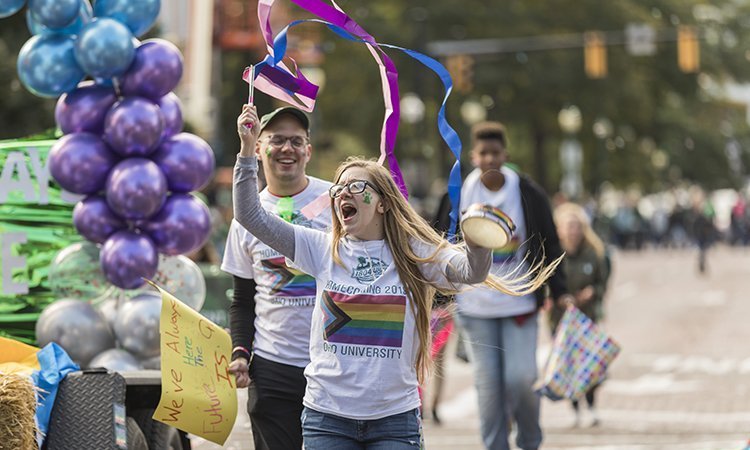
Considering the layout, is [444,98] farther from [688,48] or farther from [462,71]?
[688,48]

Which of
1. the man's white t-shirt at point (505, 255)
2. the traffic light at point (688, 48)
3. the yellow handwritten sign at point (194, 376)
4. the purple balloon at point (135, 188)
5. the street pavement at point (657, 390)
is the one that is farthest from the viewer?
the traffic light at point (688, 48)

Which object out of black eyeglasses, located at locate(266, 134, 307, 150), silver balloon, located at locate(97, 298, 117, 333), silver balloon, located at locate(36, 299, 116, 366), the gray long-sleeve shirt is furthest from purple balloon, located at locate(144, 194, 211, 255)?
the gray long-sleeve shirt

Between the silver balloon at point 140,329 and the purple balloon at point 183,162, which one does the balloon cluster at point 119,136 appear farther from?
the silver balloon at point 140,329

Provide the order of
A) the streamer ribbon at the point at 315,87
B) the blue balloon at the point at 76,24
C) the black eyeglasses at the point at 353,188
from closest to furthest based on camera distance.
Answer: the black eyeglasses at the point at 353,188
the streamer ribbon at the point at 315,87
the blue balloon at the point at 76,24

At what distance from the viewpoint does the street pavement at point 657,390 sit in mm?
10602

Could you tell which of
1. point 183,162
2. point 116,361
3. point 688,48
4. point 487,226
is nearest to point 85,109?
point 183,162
::::::
> WHAT YOU NEED TO DO:
Copy out all of the material above word for word, leaving out the pictures.

> RIGHT ANSWER:
Considering the layout, is [444,98] farther from [688,48] or farther from [462,71]?
[688,48]

Which of
1. the man's white t-shirt at point (505, 255)
2. the traffic light at point (688, 48)
3. the yellow handwritten sign at point (194, 376)
4. the purple balloon at point (135, 188)
5. the street pavement at point (657, 390)
is the one that is farthest from the viewer?
the traffic light at point (688, 48)

Which object out of black eyeglasses, located at locate(266, 134, 307, 150), silver balloon, located at locate(97, 298, 117, 333), silver balloon, located at locate(36, 299, 116, 366), the gray long-sleeve shirt is furthest from purple balloon, located at locate(144, 194, 211, 255)?
the gray long-sleeve shirt

Between the silver balloon at point 140,329 and the purple balloon at point 183,162, which one does the balloon cluster at point 119,136 appear farther from?
the silver balloon at point 140,329

Provide the order of
A) the streamer ribbon at the point at 315,87
B) the blue balloon at the point at 76,24
C) the black eyeglasses at the point at 353,188
from closest to furthest based on camera distance.
Answer: the black eyeglasses at the point at 353,188
the streamer ribbon at the point at 315,87
the blue balloon at the point at 76,24

At what distance from the viewpoint does the street pavement at point 657,390 sit in mm?
10602

Could you tell which of
1. point 183,162
2. point 116,361
3. point 688,48
4. point 487,226
is nearest to point 85,109?
point 183,162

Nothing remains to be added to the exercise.